Solved! Go to Solution.
06-30-2015 04:49 PM
mzamstl
In a lot of cases, issues with Modbus track back to configuration settings.
Perhaps you can clarify a few points for me:
-In your setup, what is the Modbus master?
-Do you have any third party hardware or software in the Modbus network?
-Where are you seeing the line of zeros? As data read by the cRIO slave?
One debugging technique that might be helpful is to try doing a smaller example first. Can you read one register holding an integer? If you’re able to do this, it establishes that you have bidirectional communication, which is a large step.
06-30-2015 04:58 PM - edited 06-30-2015 05:07 PM
My master , I have 2 right now one I made with labview
and the other is some 3rd party software named fenix
I am currently using the labview master to atleast trying to get the data to be read
and once that happens I ll try the 3rd party one
My crio is the slave and it is writing to the specified registers
I dont have any other slaves or masters in the network
I am expecting floating point data to be written into holding register
Regards mzamstl
07-01-2015 09:44 AM
I'd make a function which just does the modbus write by itself, and make sure you check for errors. No need to complicate things with additional code (did you check errors in that screenshot? Are you sure the data isnt all zeros?)
I'd also make sure your modbus I/O server only has one element referencing a given holding register.
Once its deployed you can manually set register values through DSM (when you select a range, you can change the register you're writing to).
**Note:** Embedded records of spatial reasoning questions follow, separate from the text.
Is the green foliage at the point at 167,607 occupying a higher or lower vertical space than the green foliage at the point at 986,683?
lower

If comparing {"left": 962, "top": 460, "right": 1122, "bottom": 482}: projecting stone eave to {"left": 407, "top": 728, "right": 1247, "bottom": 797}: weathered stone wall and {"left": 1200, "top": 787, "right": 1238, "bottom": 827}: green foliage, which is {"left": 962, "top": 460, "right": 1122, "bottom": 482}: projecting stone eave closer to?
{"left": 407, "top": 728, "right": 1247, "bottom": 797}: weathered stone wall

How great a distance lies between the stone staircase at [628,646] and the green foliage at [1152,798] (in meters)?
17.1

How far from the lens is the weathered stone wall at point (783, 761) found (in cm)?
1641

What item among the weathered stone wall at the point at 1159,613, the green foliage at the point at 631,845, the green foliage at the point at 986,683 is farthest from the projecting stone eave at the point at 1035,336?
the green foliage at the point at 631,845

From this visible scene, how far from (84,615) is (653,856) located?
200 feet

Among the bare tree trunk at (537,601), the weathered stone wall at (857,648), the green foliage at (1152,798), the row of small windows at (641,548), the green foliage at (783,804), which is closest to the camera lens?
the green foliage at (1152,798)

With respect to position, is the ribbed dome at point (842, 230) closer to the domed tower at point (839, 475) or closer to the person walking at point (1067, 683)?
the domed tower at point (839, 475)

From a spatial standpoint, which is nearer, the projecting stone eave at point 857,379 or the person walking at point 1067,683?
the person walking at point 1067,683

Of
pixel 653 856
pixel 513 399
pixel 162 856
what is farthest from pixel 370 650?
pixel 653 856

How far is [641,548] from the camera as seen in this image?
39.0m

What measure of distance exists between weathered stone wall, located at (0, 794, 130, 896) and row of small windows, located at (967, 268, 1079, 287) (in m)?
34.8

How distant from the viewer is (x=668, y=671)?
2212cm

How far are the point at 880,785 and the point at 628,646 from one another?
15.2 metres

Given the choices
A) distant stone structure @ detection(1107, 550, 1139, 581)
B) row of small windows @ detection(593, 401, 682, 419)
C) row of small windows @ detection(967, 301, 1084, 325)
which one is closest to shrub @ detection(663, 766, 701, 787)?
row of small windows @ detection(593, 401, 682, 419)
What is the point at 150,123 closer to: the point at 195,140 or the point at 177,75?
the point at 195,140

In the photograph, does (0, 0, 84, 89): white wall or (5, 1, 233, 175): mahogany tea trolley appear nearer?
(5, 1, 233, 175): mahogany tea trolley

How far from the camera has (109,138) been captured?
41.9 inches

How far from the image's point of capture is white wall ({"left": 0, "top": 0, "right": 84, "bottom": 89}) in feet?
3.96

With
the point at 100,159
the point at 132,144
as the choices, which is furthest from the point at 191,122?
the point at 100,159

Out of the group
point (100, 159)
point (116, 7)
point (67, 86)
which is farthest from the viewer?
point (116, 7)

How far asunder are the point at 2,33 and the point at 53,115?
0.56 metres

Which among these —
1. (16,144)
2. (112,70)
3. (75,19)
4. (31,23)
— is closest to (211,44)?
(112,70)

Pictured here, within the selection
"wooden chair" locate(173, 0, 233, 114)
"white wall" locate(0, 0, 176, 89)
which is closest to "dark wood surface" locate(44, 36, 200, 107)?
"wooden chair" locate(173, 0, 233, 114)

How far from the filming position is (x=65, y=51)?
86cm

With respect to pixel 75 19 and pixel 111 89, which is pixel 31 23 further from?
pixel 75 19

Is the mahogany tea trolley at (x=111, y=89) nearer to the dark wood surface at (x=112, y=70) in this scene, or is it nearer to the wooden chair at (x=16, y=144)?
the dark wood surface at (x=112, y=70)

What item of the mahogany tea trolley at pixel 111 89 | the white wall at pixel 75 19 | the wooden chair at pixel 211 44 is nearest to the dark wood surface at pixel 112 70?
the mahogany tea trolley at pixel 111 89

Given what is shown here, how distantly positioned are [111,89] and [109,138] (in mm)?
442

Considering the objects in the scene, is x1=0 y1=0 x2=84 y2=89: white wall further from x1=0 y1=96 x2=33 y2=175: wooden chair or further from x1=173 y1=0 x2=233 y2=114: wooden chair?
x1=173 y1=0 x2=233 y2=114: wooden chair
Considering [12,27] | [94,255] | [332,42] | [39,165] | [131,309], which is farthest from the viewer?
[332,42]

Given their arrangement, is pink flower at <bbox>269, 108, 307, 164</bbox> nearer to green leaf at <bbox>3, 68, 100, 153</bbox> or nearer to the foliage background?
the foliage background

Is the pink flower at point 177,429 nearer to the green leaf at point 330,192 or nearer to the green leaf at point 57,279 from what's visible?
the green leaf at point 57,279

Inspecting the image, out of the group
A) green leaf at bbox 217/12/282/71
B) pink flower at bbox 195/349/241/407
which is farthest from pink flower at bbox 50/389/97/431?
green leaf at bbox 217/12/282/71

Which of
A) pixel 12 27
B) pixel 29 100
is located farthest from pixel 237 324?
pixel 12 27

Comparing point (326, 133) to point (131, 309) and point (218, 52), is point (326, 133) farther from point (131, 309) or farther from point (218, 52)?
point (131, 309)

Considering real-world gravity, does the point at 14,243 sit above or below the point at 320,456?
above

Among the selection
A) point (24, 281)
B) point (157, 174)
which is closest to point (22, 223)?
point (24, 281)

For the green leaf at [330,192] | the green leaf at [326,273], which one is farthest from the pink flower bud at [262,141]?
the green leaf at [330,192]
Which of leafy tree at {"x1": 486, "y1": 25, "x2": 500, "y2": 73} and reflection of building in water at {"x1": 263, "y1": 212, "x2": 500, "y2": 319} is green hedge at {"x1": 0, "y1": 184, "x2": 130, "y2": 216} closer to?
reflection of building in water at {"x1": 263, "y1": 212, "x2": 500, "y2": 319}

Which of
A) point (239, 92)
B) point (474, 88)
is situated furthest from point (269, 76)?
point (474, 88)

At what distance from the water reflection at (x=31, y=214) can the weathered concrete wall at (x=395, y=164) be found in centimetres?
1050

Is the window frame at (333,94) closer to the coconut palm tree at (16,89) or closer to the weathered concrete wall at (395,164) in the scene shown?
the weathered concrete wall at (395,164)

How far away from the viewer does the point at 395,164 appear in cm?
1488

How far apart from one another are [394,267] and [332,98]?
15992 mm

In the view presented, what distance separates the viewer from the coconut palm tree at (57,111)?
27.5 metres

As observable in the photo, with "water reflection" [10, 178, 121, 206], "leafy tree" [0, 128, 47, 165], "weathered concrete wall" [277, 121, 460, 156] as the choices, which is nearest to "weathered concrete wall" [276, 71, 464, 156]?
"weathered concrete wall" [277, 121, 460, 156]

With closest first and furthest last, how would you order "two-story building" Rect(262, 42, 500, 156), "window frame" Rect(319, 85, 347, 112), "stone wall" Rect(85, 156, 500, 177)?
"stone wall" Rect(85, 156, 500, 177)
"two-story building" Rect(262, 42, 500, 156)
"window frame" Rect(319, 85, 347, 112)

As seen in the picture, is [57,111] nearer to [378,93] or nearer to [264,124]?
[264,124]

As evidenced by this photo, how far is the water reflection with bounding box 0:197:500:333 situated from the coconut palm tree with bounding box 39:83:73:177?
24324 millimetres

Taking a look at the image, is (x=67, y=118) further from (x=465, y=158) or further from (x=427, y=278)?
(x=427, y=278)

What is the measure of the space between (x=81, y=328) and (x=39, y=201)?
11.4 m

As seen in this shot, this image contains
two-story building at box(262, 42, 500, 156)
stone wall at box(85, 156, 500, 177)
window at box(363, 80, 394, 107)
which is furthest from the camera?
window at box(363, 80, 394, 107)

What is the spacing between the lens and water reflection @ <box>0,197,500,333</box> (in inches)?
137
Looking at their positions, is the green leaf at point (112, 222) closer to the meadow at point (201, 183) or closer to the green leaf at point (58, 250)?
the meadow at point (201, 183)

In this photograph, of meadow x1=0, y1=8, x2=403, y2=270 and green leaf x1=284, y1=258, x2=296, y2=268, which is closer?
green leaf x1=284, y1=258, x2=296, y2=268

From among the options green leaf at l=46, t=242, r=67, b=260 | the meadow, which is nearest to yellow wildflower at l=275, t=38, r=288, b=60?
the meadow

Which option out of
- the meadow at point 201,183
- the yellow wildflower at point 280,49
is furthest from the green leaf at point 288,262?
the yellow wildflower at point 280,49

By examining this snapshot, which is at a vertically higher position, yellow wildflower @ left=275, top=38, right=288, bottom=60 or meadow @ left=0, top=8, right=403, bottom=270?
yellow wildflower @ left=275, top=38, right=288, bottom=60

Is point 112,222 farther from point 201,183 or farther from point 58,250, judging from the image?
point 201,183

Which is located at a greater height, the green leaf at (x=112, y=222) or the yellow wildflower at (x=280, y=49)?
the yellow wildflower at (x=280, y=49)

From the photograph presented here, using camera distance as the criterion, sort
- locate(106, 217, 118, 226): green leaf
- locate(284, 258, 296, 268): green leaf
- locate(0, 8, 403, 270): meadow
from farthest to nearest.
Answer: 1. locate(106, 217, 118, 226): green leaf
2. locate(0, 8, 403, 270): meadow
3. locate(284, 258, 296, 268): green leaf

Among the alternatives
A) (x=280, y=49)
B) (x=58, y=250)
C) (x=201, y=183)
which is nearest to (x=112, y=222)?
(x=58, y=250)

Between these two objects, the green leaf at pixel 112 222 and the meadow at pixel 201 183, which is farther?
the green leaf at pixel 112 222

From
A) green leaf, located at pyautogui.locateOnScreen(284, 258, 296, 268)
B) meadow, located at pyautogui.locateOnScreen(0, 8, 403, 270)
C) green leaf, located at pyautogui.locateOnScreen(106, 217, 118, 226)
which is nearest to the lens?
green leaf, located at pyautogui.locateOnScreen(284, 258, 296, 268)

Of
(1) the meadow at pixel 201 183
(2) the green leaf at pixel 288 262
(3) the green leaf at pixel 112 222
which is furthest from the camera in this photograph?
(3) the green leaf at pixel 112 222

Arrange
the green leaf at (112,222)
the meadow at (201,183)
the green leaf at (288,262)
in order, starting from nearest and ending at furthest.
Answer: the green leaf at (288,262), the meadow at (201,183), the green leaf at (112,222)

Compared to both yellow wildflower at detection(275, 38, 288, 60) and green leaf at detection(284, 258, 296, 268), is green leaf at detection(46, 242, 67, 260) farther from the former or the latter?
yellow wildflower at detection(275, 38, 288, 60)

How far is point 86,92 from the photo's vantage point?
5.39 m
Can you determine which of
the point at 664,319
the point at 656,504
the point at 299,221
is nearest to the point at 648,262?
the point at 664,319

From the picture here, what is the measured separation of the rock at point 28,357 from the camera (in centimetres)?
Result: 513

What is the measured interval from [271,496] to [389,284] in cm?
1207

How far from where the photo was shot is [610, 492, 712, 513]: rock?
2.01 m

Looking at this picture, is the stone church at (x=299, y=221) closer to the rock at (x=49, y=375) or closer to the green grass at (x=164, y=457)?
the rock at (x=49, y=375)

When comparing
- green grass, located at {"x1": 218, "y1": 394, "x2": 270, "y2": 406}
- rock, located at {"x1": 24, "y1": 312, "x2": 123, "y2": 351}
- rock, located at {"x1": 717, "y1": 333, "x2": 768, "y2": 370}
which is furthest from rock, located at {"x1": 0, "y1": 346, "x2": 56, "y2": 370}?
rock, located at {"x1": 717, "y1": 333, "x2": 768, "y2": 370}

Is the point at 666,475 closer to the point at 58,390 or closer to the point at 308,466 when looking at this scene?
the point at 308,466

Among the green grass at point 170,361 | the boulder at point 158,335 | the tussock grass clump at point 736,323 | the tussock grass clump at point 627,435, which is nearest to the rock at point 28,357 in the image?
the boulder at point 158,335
You can also view errors in one of the IO server subfolders.
07-02-2015 11:49 AM - edited 07-02-2015 12:08 PM
The data can have zeros but not all of them will be zeros and I have another program (on local computer for database storage)that is recieving the same data through TCP and they are not zeros.
If a machine is running and is active then the data that will be collected should not be zero , it should infact be some analog value > 0.
I will look into the function you described
How do you view the errors in the IO server subfolders ?
Is it the modbus register called error status that returns an error code if so that value is currently 0
Regards mzamstl
07-03-2015 06:00 PM - edited 07-03-2015 06:05 PM
I tried your function idea, if i interpreted what you said correctly then the image of the code should reflect that.
I input a 2 in the holding register address 1(400002) from the master and expected a 4 to be written into address 3(400004) because of 2 + 2, but it didn't write it which resulted in a 0.
regards mzamstl
07-06-2015 11:50 AM
Ok, yeah, thats what I was suggesting. As for the error info, if you look at the bottom of your DSM picture you see a commfail bit and an error code, but it looks like those are OK.
The only thing I can think of is that DSM (or some other function) is writing to a range of values which includes 400004. I'd suggest switching it from a 4- range to a 3- range. 3s are input only (from the master's point of view) so you can be sure the master isn't stomping on the data. Once you've verified that, I'd look at DSM and any other code running to ensure t hat you're not accidentally writing 0s to the same reg.
07-08-2015 04:54 PM - edited 07-08-2015 04:55 PM
So this ended up working out
The small vi started to write to the register after
I configured the master to have more retries
and then give the slave more time to respond.
Then it started working
and realized i made tiny mistakes about the vi running
I was able to implement this in my large application
and now it works
screen shot of my large application through ni dsm and the trend proves it.